La vida mía se apoca,
esto causa mi querer
que en tanto grado toca.
»—Precioso —le dije—, amaba muy tiernamente el cardenal. Me recuerda el estilo de su padre el marqués de Santillana.
»—Y el de su abuelo, el almirante Diego Hurtado de Mendoza —añadió Fuencis entusiasta—, y el de su bisabuelo, Pedro González de Mendoza, quien, como mi cardenal, se prendó de una monja, a la que dedicó bellas canciones:
Menga, muy cara me cuestas
non te lo puedo negar;
con el mi zurrón a cuestas
tú me faces madrugar;
Ando por valles y cuestas
que sol no me das vagar
por a min non te acuestas
nin te quieres allegar.
Menga, tras aquella peña,
allí nos vamos a casar;
do el agua se despeña,
allí fagamos yantar.
»—Una gran familia la de los Mendoza —reconocí—, unos señores muy cultos y muy poetas, aunque no todos tan buenos como el marqués de Santillana, el padre de vuestro esposo, vuestro suegro, hermana Fuencisla.

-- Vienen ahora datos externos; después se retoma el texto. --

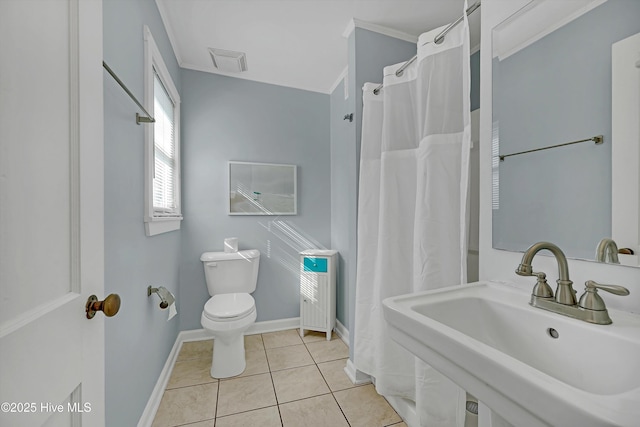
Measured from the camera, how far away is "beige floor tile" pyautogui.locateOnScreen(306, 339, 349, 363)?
2.09 meters

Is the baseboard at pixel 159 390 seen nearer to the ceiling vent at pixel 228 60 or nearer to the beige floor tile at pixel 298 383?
the beige floor tile at pixel 298 383

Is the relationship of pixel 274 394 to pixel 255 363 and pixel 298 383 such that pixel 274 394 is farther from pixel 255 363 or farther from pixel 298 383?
pixel 255 363

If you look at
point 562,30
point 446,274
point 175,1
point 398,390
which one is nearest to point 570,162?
point 562,30

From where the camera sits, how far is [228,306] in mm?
1894

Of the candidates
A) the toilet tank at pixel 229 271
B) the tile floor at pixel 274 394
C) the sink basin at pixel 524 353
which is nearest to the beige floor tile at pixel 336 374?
the tile floor at pixel 274 394

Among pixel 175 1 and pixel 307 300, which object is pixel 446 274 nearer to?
pixel 307 300

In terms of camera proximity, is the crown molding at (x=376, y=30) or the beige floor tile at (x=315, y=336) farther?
the beige floor tile at (x=315, y=336)

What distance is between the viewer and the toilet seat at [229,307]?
1.76m

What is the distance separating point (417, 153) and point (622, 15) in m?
0.76

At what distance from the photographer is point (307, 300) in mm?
2418

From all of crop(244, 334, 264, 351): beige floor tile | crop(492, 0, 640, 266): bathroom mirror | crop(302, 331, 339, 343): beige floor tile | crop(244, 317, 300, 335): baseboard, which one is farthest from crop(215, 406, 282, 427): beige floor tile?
crop(492, 0, 640, 266): bathroom mirror

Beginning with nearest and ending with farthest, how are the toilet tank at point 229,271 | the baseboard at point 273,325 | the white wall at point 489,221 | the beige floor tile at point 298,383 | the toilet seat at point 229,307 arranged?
the white wall at point 489,221 → the beige floor tile at point 298,383 → the toilet seat at point 229,307 → the toilet tank at point 229,271 → the baseboard at point 273,325

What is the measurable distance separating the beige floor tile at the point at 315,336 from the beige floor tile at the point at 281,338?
0.22ft

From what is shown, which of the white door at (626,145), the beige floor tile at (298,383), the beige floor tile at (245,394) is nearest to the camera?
the white door at (626,145)
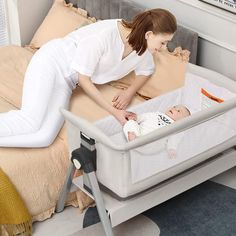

»Y ahí acabó todo, curiosa Cata, la amante del gran cardenal me prometió seguir con su historia y se despidió alegando que debía retirarse a rezar sus oraciones».
—Supongo, Jaime, que ahora empezará lo bueno —afirmó Cata, expectante.
—Así es. Inés y yo acompañamos a sor Fuencisla a sus aposentos y volvimos prestos al saloncito de la chimenea, y allí mantuvimos la siguiente conversación:
»—¿Jaime, qué te ha parecido nuestra hermana amante?
»—Maravillosa… cómo envidio al cardenal, Inés.
»—Ellos no son como nosotros, Jaime.
»—Pero cuánto daría porque tú me amaras como ama ella.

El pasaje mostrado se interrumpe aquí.